#### [Instructions for the task]
For the entries that follow, retype exactly the lines from the one containing "72067 Valom 1/72" to the one containing "Tips & Techniques", inclusive, and only those. Images stay out of the copy.

Segment Open

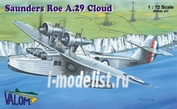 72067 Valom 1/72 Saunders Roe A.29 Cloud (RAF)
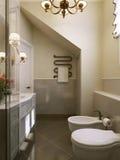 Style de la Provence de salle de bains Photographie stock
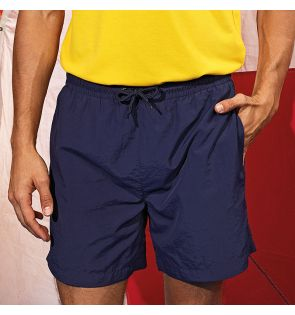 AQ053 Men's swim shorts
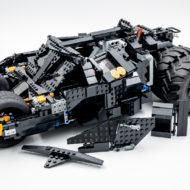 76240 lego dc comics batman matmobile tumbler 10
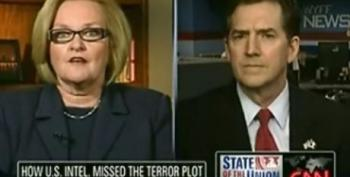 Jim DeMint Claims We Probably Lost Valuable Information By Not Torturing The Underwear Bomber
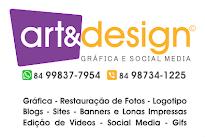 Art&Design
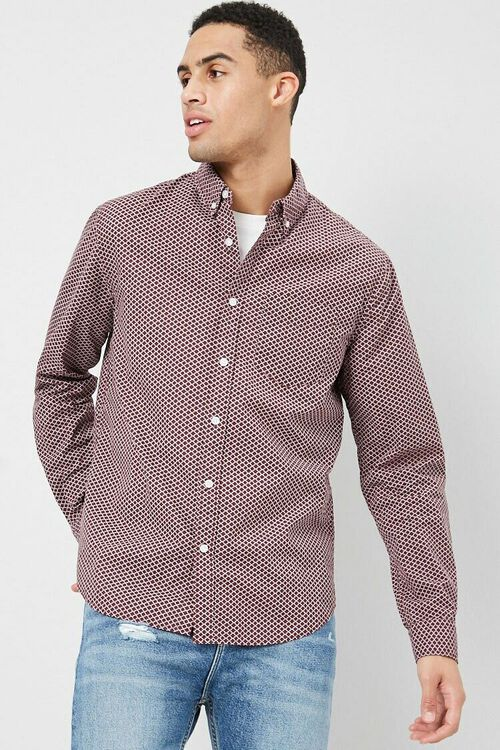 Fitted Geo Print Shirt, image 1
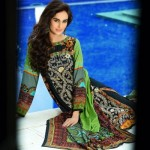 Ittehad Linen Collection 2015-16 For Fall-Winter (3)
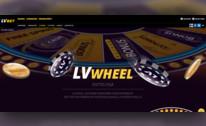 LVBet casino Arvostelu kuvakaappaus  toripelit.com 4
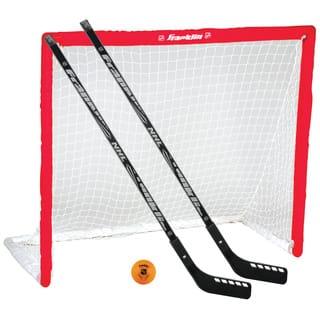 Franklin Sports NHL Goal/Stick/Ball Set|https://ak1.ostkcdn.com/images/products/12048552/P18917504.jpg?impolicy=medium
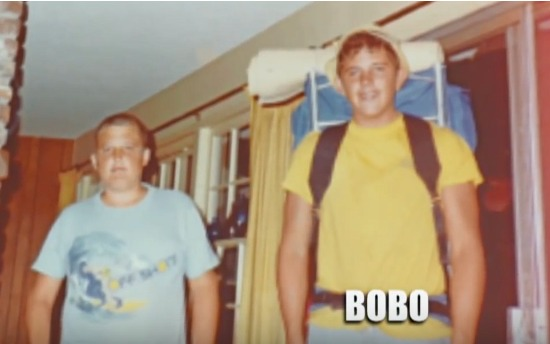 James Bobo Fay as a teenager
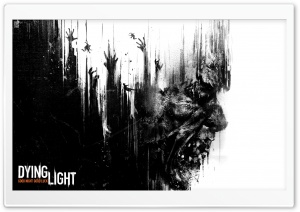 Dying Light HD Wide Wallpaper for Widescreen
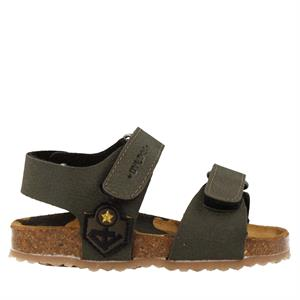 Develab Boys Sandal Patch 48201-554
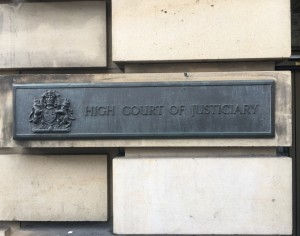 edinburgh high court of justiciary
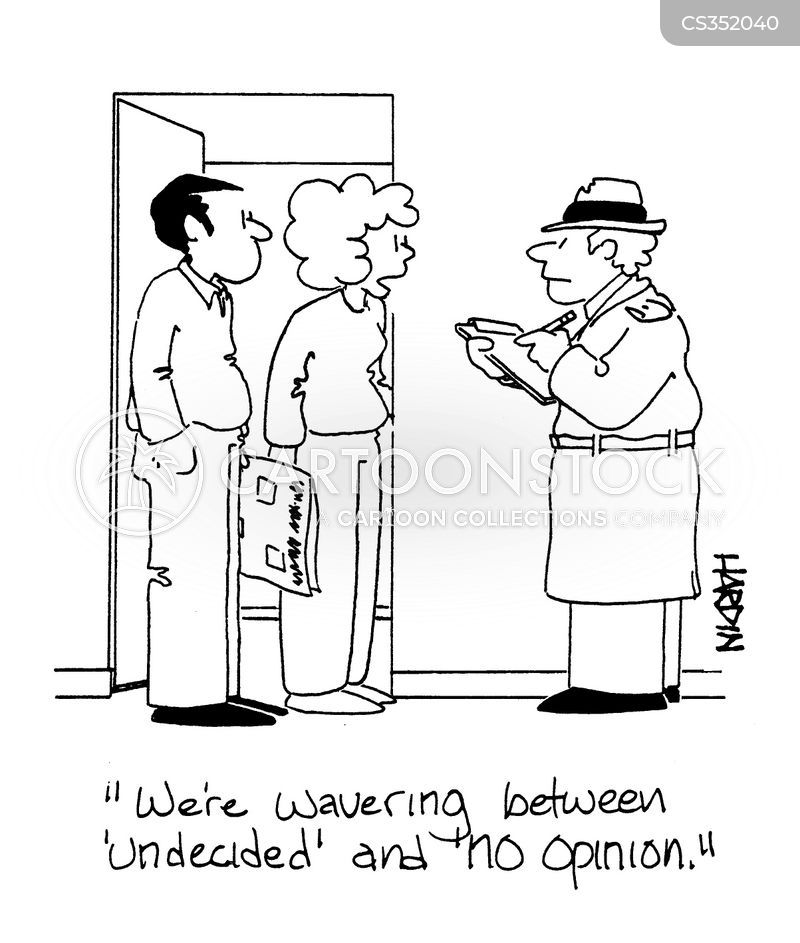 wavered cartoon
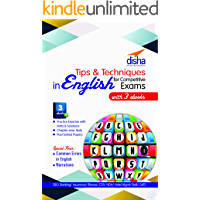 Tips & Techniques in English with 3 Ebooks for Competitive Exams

Segment Closed
Segment Open

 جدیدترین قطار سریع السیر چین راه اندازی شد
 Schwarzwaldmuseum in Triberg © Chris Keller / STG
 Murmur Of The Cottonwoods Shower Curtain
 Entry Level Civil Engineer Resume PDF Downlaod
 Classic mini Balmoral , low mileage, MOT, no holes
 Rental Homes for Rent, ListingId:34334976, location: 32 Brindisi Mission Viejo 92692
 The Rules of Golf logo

Segment Closed

#### [Response]
 72067 Valom 1/72 Saunders Roe A.29 Cloud (RAF)
 Style de la Provence de salle de bains Photographie stock
 AQ053 Men's swim shorts
 76240 lego dc comics batman matmobile tumbler 10
 Jim DeMint Claims We Probably Lost Valuable Information By Not Torturing The Underwear Bomber
 Art&Design
 Fitted Geo Print Shirt, image 1
 Ittehad Linen Collection 2015-16 For Fall-Winter (3)
 LVBet casino Arvostelu kuvakaappaus  toripelit.com 4
 Franklin Sports NHL Goal/Stick/Ball Set|https://ak1.ostkcdn.com/images/products/12048552/P18917504.jpg?impolicy=medium
 James Bobo Fay as a teenager
 Dying Light HD Wide Wallpaper for Widescreen
 Develab Boys Sandal Patch 48201-554
 edinburgh high court of justiciary
 wavered cartoon
 Tips & Techniques in English with 3 Ebooks for Competitive Exams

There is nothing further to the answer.